There are three general mechanisms by which an object can release heat energy: conduction, convection and radiation. In conduction, heat is transferred within a substrate. In convection, a hot region of a gas or liquid moves away from the source of heat and is replaced by cool media. In radiation, energy is emitted as photons or electromagnetic waves without a medium.
Heat dissipation is a significant concern for electronic devices. Poor thermal management can reduce the efficiency and performance of electronic devices. For example, overheating may cause displays to be dimmer and processors to operate more slowly. Extended overheating can impair reliability, cause device malfunctions and may ultimately result in premature device failure. Heat generation may also cause discomfort to users of portable electronic devices because the heat generated within the device can raise the surface temperature and injure the user's skin.
Conduction and convection have been extensively used for thermal management of electronic devices. Heat sinks are well-known devices that provide conductive cooling. Convective cooling is typically achieved with mechanical fans. Conduction and convection may be paired together, such as by including heat sinks and mechanical fans within the tower of a desktop computer.
Conduction and convection are often not suitable for small electronic devices due to the sizes of the conductive and convective cooling devices. Devices such as heat sinks and mechanical fans occupy a large proportion of the available space in electronic devices and are difficult to physically integrate into smaller items such as cellular phones, LEDs and tablet computers.
A film that dissipates heat of a surface to which it is applied by enhanced radiative cooling, referred to as a “molecular fan”, has been previously described in U.S. Pat. Nos. 7,931,969 and 8,545,933 as a heat dissipation device for use in electronic devices. A molecular fan is a coating that may be applied to a surface to increase substrate surface emissivity and thus to enhance “active” heat dissipation by radiation. The molecular fan takes advantage of the high emissivity in the infra-red of discrete molecules (as opposed to extended solids) which result from transitions between different vibrational states. The molecular fan includes particles to increase surface area, and materials on the surface of the coating that will radiate infra-red light as they transition between different vibrational states. An emulsion that hardens upon curing is also included in a molecular fan coating material, to adhere the particles and other materials on the surface being coated. The molecular fan coating provides good surface hardness, provides resistance to fingerprints, inhibits corrosion and is easy to clean.
Thermal management becomes even more difficult in environments where air is unable to freely circulate, thus inhibiting convection. Confined spaces produce a pocket of air, referred to as an “air gap”, which acts as an insulator and traps heat. The tendency of manufacturers to produce smaller and thinner electronic devices concentrates the heat generated by the internal components and promotes the formation of these insulating air gaps. Insulating air gaps can also be formed in locations where electronic devices are mounted.

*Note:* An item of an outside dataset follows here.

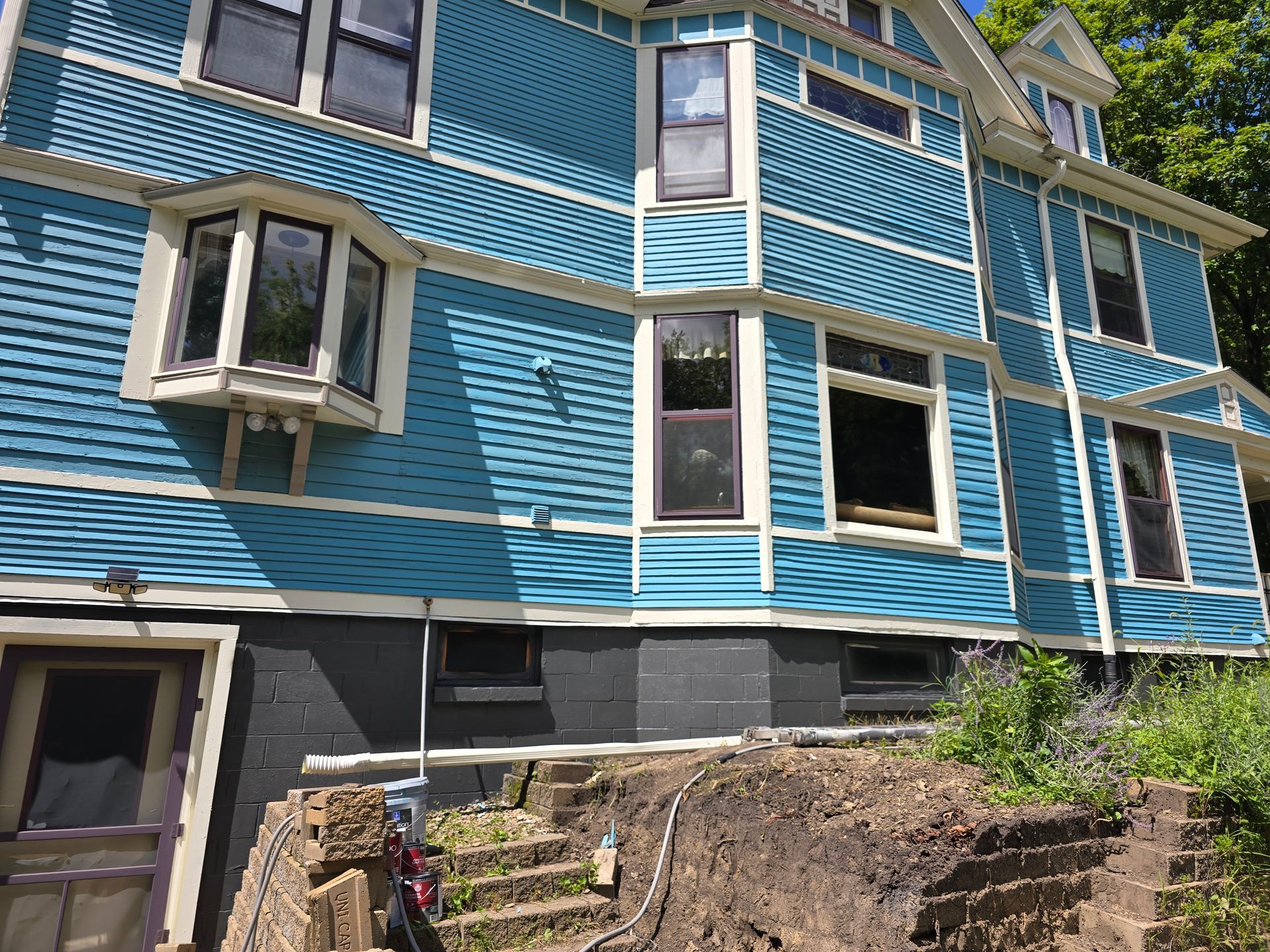 A blue house with a lot of windows and stairs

Various cooling techniques that have been used in small electronic devices include heat pipes, phase change materials (PCMs), Peltier devices, microscale ionic “winds” and heat spreaders (sheets or films of substances with relatively high thermal conductivity such as metals and graphite). These cooling techniques were found to provide insufficient heat dissipation, and to be too expensive or complicated to manufacture for commercial use.